The resulting models are evaluated for the max BIC solutions for each `flowFrame`, the merging algorithm is run on each max BIC solution, the optimal merged solution is found as described in the example and returned to the user. The non--parallel version can be called via pFlowMerge with the ``cl'' argument equal to NULL.

## Recent updates
The flowMerge algorithm has been updated to increase speed and now supports parallelization when the `foreach` package is installed. FlowMerge now also supports merging on the mahalanobis distance metric as well as the entropy. These can be specified to the merging algorithm via the optional `metric`  argument `(metric=c("entropy","mahalanobis")` to the `merge()` function. The default is to use "entropy".

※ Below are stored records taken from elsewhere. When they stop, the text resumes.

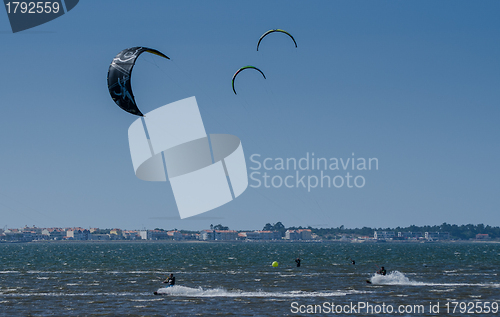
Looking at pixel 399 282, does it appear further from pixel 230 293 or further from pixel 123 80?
pixel 123 80

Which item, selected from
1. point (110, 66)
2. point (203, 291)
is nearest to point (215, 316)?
point (203, 291)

We have added some new features for plotting the tree of merged populations, and highlighting the nodes/populations according to marker expression. For the fluorescent markers above:

```{r stage7}
require(Rgraphviz)
f<-ptree("l.flowM",fitPiecewiseLinreg(l.flowM));
par(mfrow=c(1,2))
f(1);
f(2);
```

Circular nodes with dashed borders show merged clusters. Elliptical nodes show the chosen populations in the best fitting model. Square nodes show the rest of the complete merging to a single cluster. Red indicated higher expression of the marker, and blue/green shows lower expression. Note that it is normalized between 0 and 1 on the range of the data. 

## Upcoming improvements
FlowMerge is undergoing continuous usability improvements, specifically with respect to the parallel computation framework. Figures of merit and other statistics will be output to allow the user to monitor the success or failure of the merging algorithm as it works through a large data set. A framework for semi--supervised selection of lymphocyte populations across multiple samples is also in the works. pFlowMerge does not do any sophisticated memory management, as such if you have a large data set, we suggest feeding it to pFlowMerge piece by piece, depending on the amount of RAM available to your machine / cluster.

## Frequently Asked Questions
Q: How do I use pFlowMerge? 

A: pFlowMerge is implemented to parallelize computations for flowSets or lists of flowFrames, rather than for multiple clusters in a single flowFrame. For example, if `data`is `flowSet` of ten `flowFrames` and `cl` is a `snow` cluster of ten nodes, then, running `pFlowMerge(cl,flowSet,varNames=c("A","B","C"),K=1:10)` will distribute the ten `flowFrames` across the ten nodes, and each node will evaluate the model for `K=1:10` clusters. If you wish to parallelize the `K=1:10` cluster computations across multiple nodes, you would need to make function call that utilizes `snow` functionality directly, such as: `clusterMap(cl,function(...)try(flowClust(...)),list(flowFrame),varNames=list(c("A","B","C"),K=1:10)`. This will distribute the calculation of `flowFrame` for each value of `K=1` through `K=10` components across the ten nodes of `cl`. The addition of the `try()` wrapper ensures the function will return even if an individual model fails to converge for a given value of `K`. Alternately, if you wish to do the above for a `flowSet` you will need to replicate each element of the `flowSet` `K$_{max`$} times, where `K$_{max`$} is the total number of model components to evaluate per `flowFrame`. Again, an example: `clusterMap(cl,function(...)try(flowClust(...)),rep(as(flowSet,"list"),each=length(Kvector)),varNames=list(c("A","B","C")),K=Kvector)`. Please remember to ensure `flowClust` is loaded in each R work environment on the nodes by calling `clusterEvalQ(cl,library(flowClust))`.